_Assigned task A_: In the text on steel company technology development, how many new blast furnaces did the U.S. steel industry build for ironmaking during World War II?
_Assigned task B_: Pick up the text on steel company technology development after its last sentence and keep writing.

_Document excerpt_:

┄┄┄┄┄┄

Steel Company Technology Development

Technical innovation has always been important in steel, as in all capital-intensive industries. However, it has taken on heightened importance in the past decade while changing its character and focus.

The emergence of the modern industrial corporation was closely linked to the development of technology in their internal corporate laboratories. The pioneers were German companies like Siemens in the late 19th century and followed in the early part of the 20th century by American corporations like DuPont. By mid-century, all major industrial corporations had developed large, specialized laboratories for product development.

In steel, this development came later. Early steel innovation was led by engineers focused on process innovation. It was in the late 1960s and 1970s that steel companies established separate R&D centers. The leader was U.S. Steel who once employed as many research scientists and engineers as all the rest of the steel companies combined. They were then followed by other leading steel companies. Research engineers became the technical leaders for their domestic steel industries in the postwar period. It was essentially an internal or indigenous model of innovation.

In the 1990s, the world of steel innovation changed. The major companies cutback or cut out their research and development facilities. They believed they were fighting for their very existence and could not afford such luxuries. If necessary, they believed that they could always license the latest technology from others.

A limited set of European, Japanese, and Korean steel companies, along with leading equipment vendors, became the technology leaders in global steel. Deep metallurgical engineering became the specialty of a limited number of global players like Nippon Steel and NKK in Japan and Usinor in Europe. The other steel producers increasingly depended on technology transfer and licensing or “traded knowledge,” for example, depending heavily on NKK in Japan for steelmaking technology and Usinor in France for automotive applications.2 Even today, the business press confirms this development with regular reporting on the latest technology licensing agreement between Japanese, Korean, and German steel technology firms for the building of the new Chinese steel plants.

This was how the companies dealt with production technology innovation. The second stream of technical innovation was on the product side.

For commercial application development, steel companies increasingly adopted the metaphor of software platforms and applications. They would develop specialized, local product market applications based on underlying languages (metallurgical technologies) that they licensed from others. The most profitable integrated steel companies in North America developed this strategy in the 1990s.

The following are three cases of technological change in production process technology, which illustrate the step and incremental character of steel technological change. Technological change in steel has been lumpy. They also suggest, particularly in steel, the simple distinction between process and product innovation breaks down. Much on the product innovation actually takes place at the “hot end” of the mill.

Technology Cases: The Open Hearth and Basic Oxygen Furnace

The U.S. Steel industry built 22 new blast furnaces for ironmaking during World War II. Half were funded by the private steel industry and the other half by the Defense Plant Corporation. This amounted to approximately 10% of the capacity of the industry but included the largest and most efficient facilities where blast furnace man hours per ton had fallen from 1.1 to 0.56. There were few technical improvements in the furnace itself. However, improvements in refractory brick tripled the time between required relining and the flow of material to and from the furnace was significantly improved. The greater capacity expansion took place in the Open Hearth steelmaking shops. Instrumentation, which had been introduced to a limited extent in the 1920s, was extended. The improvements included instruments and controls for furnace pressure, temperature, fuel volume, and air volume, as well as devices to determine the amount of carbon in the heat of steel while it was being melted. These controls all contributed to the improvement of the quality of the steel and reduced fuel consumption.

┄┄┄┄┄┄

_Source data_:
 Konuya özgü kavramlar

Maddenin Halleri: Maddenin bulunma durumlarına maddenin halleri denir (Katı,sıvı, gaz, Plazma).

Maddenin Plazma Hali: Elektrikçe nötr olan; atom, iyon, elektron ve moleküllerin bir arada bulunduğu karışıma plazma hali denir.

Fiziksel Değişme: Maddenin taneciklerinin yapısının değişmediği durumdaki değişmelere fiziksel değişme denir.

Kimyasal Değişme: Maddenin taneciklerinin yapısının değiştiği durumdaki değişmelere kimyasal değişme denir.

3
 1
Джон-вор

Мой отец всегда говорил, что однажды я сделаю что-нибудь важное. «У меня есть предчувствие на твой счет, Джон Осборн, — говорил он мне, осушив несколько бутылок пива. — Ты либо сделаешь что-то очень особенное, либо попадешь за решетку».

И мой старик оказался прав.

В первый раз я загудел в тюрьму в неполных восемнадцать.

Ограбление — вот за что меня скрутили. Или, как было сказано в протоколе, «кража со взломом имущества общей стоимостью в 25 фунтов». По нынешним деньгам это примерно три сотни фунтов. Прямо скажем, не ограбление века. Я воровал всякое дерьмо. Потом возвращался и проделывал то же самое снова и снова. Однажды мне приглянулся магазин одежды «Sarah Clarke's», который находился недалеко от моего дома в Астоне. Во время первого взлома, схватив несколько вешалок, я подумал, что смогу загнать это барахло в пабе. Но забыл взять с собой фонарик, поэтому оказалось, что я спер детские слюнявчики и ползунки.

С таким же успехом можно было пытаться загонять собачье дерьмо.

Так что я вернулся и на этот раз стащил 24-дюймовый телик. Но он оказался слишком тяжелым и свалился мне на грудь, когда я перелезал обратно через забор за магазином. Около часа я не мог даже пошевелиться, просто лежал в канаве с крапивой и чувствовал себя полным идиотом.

┄┄┄┄┄┄

_Task output A_: 22

_Task output B_:
During the war, the new developments in light flat-rolled products took a back seat to heavy plate and structural steels. Plate for ship construction led the way and most of the hot strip capacity was used for this purpose.

The Basic Oxygen Furnace (BOF) was introduced in the early 1950s as a substitute for the Open Hearth in steelmaking. It reduced heat times from 6 h to 40 min, at about half the capital cost. It was the classic Step Function improvement in technology. However, as described in Chapter 3, the US industry for cultural and political reasons, lagged its competitors in adopting it.

To compete with offshore producers, the U.S. Steel industry had to improve both yields and quality. Until around 1980, yield numbers, that is, the ratio of final steel to raw steel produced produced, hovered around 72%. BOF and continuous caster producers were getting 80–90%. It required the production of a lot more raw steel to meet shipments than is the case today. The presence of semifinished steel imports (slabs, billets) have increased in recent years is a complication in the numbers but the overall ratio of raw steel to shipments is now close to 100%.

In the 1980s, the minimills were looking to move up the quality chain and produce more profitable value-added products, while the integrated mills collaborated with the Japanese steelmakers to install slab casting machines and maintain their share of the domestic auto market. The installation of continuous casters across the industry increased US raw steel yields dramatically.

From Continuous Casting to Continuous Process

The new steel technologies of the 1970s and 1980s, continuous casting machines, ladle refining, and vacuum degassing not only reduced significantly the number of man hours to produced steel but also led the way into the quality revolution and entire new product markets.

These technologies gave steelmakers the ability to fine tune the chemistry in ways that enhance characteristics like surface quality. Whereas the manipulation of steel chemistry had taken place in huge BOF furnaces previously, hot steel from the BOF is now directly fed to a ladle where temperature and chemistry can be controlled much more precisely. Further refinement in vacuum degassers has had much the same effect. By moving hot steel directly from the BOF furnace to an environment where that material’s properties could be carefully controlled, immense quality improvements were realized and new steel products were developed.

Traditional steelmaking constituted a series of batch steps, for instance with inventories of solid steel between the BOF and the downstream rolling operations. Molten steel would come out of the BOF to be poured into ingot molds, where it stood until it solidified. Then it would be stored to await the next stage. In addition to the time, cost, and energy required reheating the steel, the steel had to be committed to a semifinished shape—billets or blooms for long products and slabs for flat products. Rolling operations followed; each requiring reheating.

The advantage of the traditional process, relying on ingots, was related to the fact that integrated mills produced a wide variety of products. With an inventory of ingots, material could be fed to any of a number of lines producing different semi-finished shapes. If there were orders for rebar then the ingots were fed to a billet mill. Steelmaking and rolling operations could also use the ingot inventory as a buffer if there were disruptions or coordination problems. The BOF could continue producing if there were problems in rolling, and rolling could continue to operate when there were problems in steelmaking.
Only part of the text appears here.